Uses PyTorch’s clip_grad_norm_() method to clip gradient.

See:

torch.nn.utils.clip_grad_norm_()

class poutyne.ClipValue(parameters: Tensor | Iterable[Tensor], clip_value: float)[source]

Uses PyTorch’s clip_grad_value_() method to clip gradient.

See:

torch.nn.utils.clip_grad_value_()

Logging

Training Results

class poutyne.CSVLogger(filename: str, *, batch_granularity: bool = False, separator: str = ',', append: bool = False)[source]

Callback that outputs the result of each epoch_number or batch into a CSV file.

Parameters:
  • filename (str) – The filename of the CSV.

  • batch_granularity (bool) – Whether to also output the result of each batch in addition to the epochs. (Default value = False)

  • separator (str) – The separator to use in the CSV. (Default value = ‘,’)

  • append (bool) – Whether to append to an existing file.

class poutyne.AtomicCSVLogger(filename, *, batch_granularity: bool = False, separator: str = ',', append: bool = False, temporary_filename: str | None = None)[source]

Callback that outputs the result of each epoch_number or batch into a CSV file in an atomic matter.

Parameters:
  • filename (str) – The filename of the CSV.

  • temporary_filename (str, optional) – Temporary filename for the CSV file so that it can be written atomically.

  • batch_granularity (bool) – Whether to also output the result of each batch in addition to the epochs. (Default value = False)

* _EXERCISE REQUIREMENTS_
#1 Answer these from the Poutyne documentation excerpt above.
(a) Which PyTorch method does ClipValue use to clip the gradient?
(b) What is the default separator for CSVLogger?
(c) What is the purpose of the temporary_filename parameter of AtomicCSVLogger?
#2 Extend the Poutyne documentation excerpt above, starting right after its last line.
The data that comes next has no role in this work.

* _Rows of data for spatial questions_
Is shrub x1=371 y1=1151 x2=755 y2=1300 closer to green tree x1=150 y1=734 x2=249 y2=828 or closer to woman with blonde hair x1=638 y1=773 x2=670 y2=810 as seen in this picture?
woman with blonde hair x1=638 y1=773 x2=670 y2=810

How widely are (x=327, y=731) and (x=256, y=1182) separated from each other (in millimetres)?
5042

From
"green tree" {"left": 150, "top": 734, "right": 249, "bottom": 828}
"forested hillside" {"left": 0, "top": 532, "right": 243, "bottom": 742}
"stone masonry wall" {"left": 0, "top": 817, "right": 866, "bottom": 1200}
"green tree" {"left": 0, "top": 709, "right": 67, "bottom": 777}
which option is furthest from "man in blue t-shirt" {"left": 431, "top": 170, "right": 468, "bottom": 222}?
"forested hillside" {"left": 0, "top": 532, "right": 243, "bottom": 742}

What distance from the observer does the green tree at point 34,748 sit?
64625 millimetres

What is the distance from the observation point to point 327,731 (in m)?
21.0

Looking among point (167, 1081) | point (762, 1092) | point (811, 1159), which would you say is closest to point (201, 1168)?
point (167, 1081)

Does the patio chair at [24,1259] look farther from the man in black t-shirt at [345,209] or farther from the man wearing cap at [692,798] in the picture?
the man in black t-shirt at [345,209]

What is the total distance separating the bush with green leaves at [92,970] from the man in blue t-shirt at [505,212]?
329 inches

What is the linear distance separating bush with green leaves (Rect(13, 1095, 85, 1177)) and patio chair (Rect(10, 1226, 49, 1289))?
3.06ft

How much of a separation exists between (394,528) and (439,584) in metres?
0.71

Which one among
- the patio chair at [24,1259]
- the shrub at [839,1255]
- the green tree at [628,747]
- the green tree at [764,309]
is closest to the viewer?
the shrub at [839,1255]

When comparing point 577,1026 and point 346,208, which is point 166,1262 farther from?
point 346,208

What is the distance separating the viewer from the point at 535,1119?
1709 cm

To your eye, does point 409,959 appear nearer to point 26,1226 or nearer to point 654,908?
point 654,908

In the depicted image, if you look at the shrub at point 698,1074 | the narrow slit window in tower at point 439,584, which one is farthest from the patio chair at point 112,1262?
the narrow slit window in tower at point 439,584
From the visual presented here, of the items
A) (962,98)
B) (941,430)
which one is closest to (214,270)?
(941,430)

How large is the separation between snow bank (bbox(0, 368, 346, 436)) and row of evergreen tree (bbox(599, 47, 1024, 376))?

* _RESULTS BY TASK_
#1
(a) torch.nn.utils.clip_grad_value_()
(b) ‘,’
(c) It gives a temporary filename for the CSV file so that the file can be written atomically.

#2
  • separator (str) – The separator to use in the CSV. (Default value = ‘,’)

  • append (bool) – Whether to append to an existing file.

class poutyne.TensorBoardLogger(writer, split_train_val: bool = False)[source]

Callback that outputs the result of each epoch_number or batch into a Tensorboard experiment folder.

Parameters:
  • writer (SummaryWriter) – The tensorboard writer.

  • split_train_val (bool) – Whether to put each training and validation metric in the same graphs. (Default = False)

Example

Using TensorBoardLogger:

from torch.utils.tensorboard import SummaryWriter
from poutyne import Model, TensorBoardLogger

writer = SummaryWriter('runs')
tb_logger = TensorBoardLogger(writer)

model = Model(...)
model.fit_generator(..., callbacks=[tb_logger])
class poutyne.MLFlowLogger(deprecated_experiment_name: str | None = None, *, experiment_name: str | None = None, experiment_id: str | None = None, run_id: str | None = None, tracking_uri: str | None = None, batch_granularity: bool = False, terminate_on_end=True)[source]

MLflow logger to manage logging of experiments parameters, metrics update, models log and other information. The logger will log all run into the same experiment.

Parameters:
  • experiment_name (Optional[str]) – The name of the experiment. The name is case-sensitive. An experiment_id must not be passed if this is passed.

  • experiment_id (Optional[str]) – The id of the experiment. An experiment_name must not be passed if this is passed.

  • run_id (Optional[str]) – The id of the run. An experiment name/id must not be passed if this is passed.

  • tracking_uri (Optional[str]) – Either the URI tracking path (for server tracking) of the absolute path to the directory to save the files (for file store). For example: http://<ip address>:<port> (remote server) or /home/<user>/mlflow-server (local server). If None, will use the default MLflow file tracking URI "./mlruns".

  • batch_granularity (bool) – Whether to also output the result of each batch in addition to the epochs. (Default value = False)

  • terminate_on_end (bool) – Wheter to end the run at the end of the training or testing. (Default value = True)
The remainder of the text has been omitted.